William Estrada was inking the silk screen in front of him in the Chicago Teachers Union (CTU) hall, but he was thinking about what he wouldn’t see when he was back in his classroom on Monday.
“Teachers and parents have to fight for very simple things that we shouldn’t have to fight for, like materials or chairs and tables,” he said, speaking of one of the everyday challenges at schools like Telpochcalli Elementary School on the city’s Southwest Side.
Estrada teaches visual arts to classes as large as 36 students, and he doesn’t have enough chairs to go around, much less supplies. “The chairs that we have in my classroom, we actually got them out of storage from other schools that closed down because we didn’t have enough money to buy them ourselves,” he says. “We want to make sure we’re given the resources that we need in order for us to do our job and to support the students and the needs that they have.”
Estrada was making silk-screened signs with the slogan “Educators, students, and parents united” at an “art build” held by the CTU and Service Employees International Union (SEIU) Local 73 to produce banners and signs as their contract battle with Chicago Public Schools (CPS) comes to a head. The two unions have set a strike date of October 17 that could put 35,000 workers on the picket line.
The slogans on the banners draped across tables and taped to walls testified to the unions’ determination that this contract battle not be about wages and benefits alone but getting what the CTU has been insisting on since its historic 2012 strike: “The schools Chicago students deserve.”
Delphine Hill paused from painting that very slogan on a street-size banner to talk about another all-too-typical problem at Bouchet Academy, where she is in her 29th year as a teacher’s assistant.
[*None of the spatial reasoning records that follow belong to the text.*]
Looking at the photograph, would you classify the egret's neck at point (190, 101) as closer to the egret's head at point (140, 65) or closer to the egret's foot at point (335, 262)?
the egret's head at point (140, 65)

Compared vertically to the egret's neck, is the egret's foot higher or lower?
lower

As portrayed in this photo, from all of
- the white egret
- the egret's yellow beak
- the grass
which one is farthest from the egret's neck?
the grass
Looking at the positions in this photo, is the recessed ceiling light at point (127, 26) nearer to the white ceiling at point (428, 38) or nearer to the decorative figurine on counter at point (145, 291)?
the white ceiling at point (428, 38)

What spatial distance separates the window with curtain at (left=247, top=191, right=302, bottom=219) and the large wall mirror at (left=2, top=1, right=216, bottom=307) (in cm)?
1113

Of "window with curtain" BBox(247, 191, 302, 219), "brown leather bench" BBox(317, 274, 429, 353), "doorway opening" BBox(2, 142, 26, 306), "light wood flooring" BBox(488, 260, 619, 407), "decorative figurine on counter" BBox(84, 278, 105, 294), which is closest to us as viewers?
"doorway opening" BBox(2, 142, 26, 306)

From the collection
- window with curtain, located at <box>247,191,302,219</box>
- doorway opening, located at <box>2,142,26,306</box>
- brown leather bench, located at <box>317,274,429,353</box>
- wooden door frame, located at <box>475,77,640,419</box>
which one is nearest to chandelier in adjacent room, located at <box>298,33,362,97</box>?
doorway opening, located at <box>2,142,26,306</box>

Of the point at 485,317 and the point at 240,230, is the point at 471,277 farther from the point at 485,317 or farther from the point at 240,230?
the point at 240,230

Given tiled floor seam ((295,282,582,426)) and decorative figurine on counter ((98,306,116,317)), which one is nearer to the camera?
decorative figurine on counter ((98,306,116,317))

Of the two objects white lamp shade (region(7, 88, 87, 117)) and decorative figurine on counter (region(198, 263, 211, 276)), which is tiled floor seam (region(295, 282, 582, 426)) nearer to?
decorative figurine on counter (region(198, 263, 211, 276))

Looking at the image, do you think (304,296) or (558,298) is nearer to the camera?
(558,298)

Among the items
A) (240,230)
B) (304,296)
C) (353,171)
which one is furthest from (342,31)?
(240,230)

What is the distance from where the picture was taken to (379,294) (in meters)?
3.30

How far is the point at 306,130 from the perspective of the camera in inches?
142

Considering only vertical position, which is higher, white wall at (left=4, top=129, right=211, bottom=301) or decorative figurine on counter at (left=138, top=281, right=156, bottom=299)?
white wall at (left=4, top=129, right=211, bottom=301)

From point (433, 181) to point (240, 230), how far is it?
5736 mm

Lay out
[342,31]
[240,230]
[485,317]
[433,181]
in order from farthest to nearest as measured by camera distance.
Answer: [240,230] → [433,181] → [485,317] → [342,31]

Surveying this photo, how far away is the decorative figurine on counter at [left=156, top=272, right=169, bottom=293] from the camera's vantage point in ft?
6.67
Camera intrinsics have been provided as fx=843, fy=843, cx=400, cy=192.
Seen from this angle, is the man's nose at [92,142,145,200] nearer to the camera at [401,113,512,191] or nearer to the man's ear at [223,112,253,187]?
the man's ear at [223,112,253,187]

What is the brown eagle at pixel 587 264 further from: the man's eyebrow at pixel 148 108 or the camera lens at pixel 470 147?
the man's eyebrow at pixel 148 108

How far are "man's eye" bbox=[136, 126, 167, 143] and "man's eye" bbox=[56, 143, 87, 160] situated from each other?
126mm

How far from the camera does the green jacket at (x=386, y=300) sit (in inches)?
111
Students at the South Side elementary school come in suffering the effects of trauma and violence, but “they have to wait days or weeks to see a social worker,” she said. “That’s why we need a social worker in every school, five days a week. And a nurse assigned to every school.”
The CPS is woefully understaffed in these positions. Barely one in five schools has a librarian, for example, and the shortage is mostly on the South and West Sides in predominantly black and Latino neighborhoods. The CTU wants a commitment to adequate staffing written into the contract, along with enforceable caps on class sizes.
Chicago’s new mayor, Lori Lightfoot, ran for election on a promise of transforming public schools, including hiring hundreds of people for support staff positions. But she and school officials say they won’t put their promises in writing—because they don’t have to. A 1995 state law that put the CPS under mayoral control places draconian restrictions on what public school unions in Chicago, unlike every other school district in the state, can negotiate beyond pay and benefits.
The union members at the art build would tell you salaries are an important issue—and the CPS’s offer not quite as generous as Lightfoot makes out—especially for lower-paid paraprofessionals like Maurice Brownridge, a special-education classroom assistant at Cassell Elementary School on the far Southwest Side. He is a member of SEIU Local 73, which points out that the average yearly salary of the special-education classroom assistants it represents barely reaches the level classified by the US Department of Housing and Urban Development as “very low income” for a family of two in the Chicago area.
“Will I keep doing this job?” Brownridge said as he finished up a banner painted in SEIU purple. “I love working with kids. But can I afford to keep doing this?” Still, he said, “we’re fighting not just for more pay but for the students and just for respect.”
Respect was on the mind of Kitty Conte as she put the final touches on a placard—this one featuring her version of the famous image of a school of little fish united to go after a big fish that she labeled “Lori.” Like other CTU members, Conte, a 27-year visual arts teacher at Ravenswood Elementary School was angry about the city’s proposal to take away prep time, a hard-won achievement of the 2012 strike.
Conte ticked off the tasks that take over her prep periods and lunchtime, too, saying, “We e-mail parents. We plan field trips. We wash paintbrushes. We grade papers. We clean up after kids. We deal with social and emotional issues for kids who need our help outside of classroom time. That’s where I spend most of my time—with students who need a safe space because playground’s not fun for them. So they’ll be in my room doing art or whatever. And I’m fine with that. But you start to count the number of hours you’re doing stuff like that, and then you think, ‘Why would they take prep away from us?’ I mean, I’m here at midnight hanging artwork for a show. I don’t understand why they have such distrust in us.”
Tsolkeyah Dixon, a special-education teacher at Hyde Park Academy High School on the South Side, was wondering what happened to the mayoral candidate who said she was “going to see to it that these things change, but now it seems like, ‘Whoa, not so fast, not just yet.’”
Dixon was helping to paint the CTU’s logo, side by side with the SEIU’s, on another giant banner. “Help us help those students,” she said, summarizing the unions’ appeal to the mayor. “I don’t think that’s too much to ask for. Ms. Lightfoot had wonderful teachers in her life. She’s able to be in the position she is now because of teachers, because somebody believed in her and supported her. That’s the same thing that CTU teachers are asking for every other student.”